Rising cotton prices and an improving supply and demand picture will not be enough to encourage producers to keep all of their cropland in cotton this spring. Instead, cotton producers are expected to slash 2013 acreage.
According to the National Cotton Council’s annual survey, as of January 1, U.S. cotton producers planned to plant 9.01 million acres of cotton this spring, a 26.8 percent drop from 2012 acreage.
The survey was taken before cotton prices staged a 10% price advance, which means actual acres could increase somewhat, says John Robinson, agricultural economist at Texas A&M University. He expects actual planted acreage to be higher at 9.3 million to 9.4 million acres if drought conditions persist in Texas and Oklahoma.
"Cotton prices need to rise a lot further before producers in the Mid-South can justify planting cotton rather than corn and soybeans," says Robinson. December futures would need to be in the mid-90-cent range for Mid-South producers to choose cotton over corn or soybeans.
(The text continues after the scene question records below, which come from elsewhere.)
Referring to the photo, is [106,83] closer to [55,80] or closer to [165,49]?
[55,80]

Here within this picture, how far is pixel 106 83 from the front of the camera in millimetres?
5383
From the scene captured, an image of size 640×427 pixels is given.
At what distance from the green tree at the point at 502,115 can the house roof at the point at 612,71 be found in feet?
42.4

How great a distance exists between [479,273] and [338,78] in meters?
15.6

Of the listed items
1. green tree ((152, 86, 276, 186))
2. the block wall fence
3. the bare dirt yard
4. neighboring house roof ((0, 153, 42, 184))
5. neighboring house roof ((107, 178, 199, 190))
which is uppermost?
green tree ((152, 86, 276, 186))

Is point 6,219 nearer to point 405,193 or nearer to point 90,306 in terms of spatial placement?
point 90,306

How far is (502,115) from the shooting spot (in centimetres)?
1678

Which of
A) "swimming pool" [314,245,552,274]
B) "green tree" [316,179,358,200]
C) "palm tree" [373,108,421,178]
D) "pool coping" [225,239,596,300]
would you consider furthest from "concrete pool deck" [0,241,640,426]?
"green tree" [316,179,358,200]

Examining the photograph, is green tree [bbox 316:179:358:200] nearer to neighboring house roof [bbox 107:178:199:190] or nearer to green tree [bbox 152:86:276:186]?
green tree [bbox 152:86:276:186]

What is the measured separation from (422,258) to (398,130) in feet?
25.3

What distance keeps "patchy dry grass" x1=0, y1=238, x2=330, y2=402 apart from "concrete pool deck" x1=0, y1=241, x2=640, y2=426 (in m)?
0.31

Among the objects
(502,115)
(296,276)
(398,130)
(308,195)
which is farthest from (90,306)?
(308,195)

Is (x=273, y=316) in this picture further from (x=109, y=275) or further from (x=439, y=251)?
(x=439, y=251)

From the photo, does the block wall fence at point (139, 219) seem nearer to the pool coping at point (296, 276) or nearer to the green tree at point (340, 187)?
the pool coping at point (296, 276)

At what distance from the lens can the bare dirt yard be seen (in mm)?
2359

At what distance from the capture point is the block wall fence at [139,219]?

However, for producers in Texas, where it is much drier, cotton prices in the mid-80-cent range will encourage cotton acreage. Robinson expects new-crop cotton prices (December futures) to range between about 70 and 97 cents per pound.
USDA is becoming more bullish on cotton. According to the department’s latest World Agricultural Supply and Demand Estimates (WASDE), USDA expects 2012-13 exports to pick up, which could help to lower ending stocks to 4.5 million bales. USDA estimates the marketing-year average price received by producers at 69-73 cents per pound, an increase of 3 cents on the low end and 2 cents on the high end of the range.
USDA left U.S. cotton production and domestic mill use unchanged but raised exports slightly to 12.5 million bales, due mainly to more buying activity from China.
China’s Cotton Hoard
China continues to build its cotton supplies both through increased production and imports. USDA increased China’s projected imports by 1.5 million bales to 14 million bales but left world ending stocks virtually unchanged at 81.9 million bales. However, the department also raised China’s projected ending stocks by 2 million bales to 42.6 million. That means China now holds an estimated 52 percent of world’s cotton stocks—most of it owned by the government.
China produces about 32 million bales of cotton and uses about 37 million bales each year, says Robinson. Thus, China holds more than eight times its annual deficit of 5 million bales of cotton.
The market distortion caused by China’s huge stocks worries Robinson and others. "China is a wild card and a risk—mostly to the downside," Robinson says. In January China started to trickle out some of its cotton reserves, but the amount was low enough that the market impact was minimal.
"China is keeping acres in cotton," Robinson adds. "Without the high cotton support price in China, growers would plant other crops." If China’s policy on cotton shifts, the impact could be felt not only in the world cotton market but also in the corn and soybean markets if Chinese growers shift to those crops.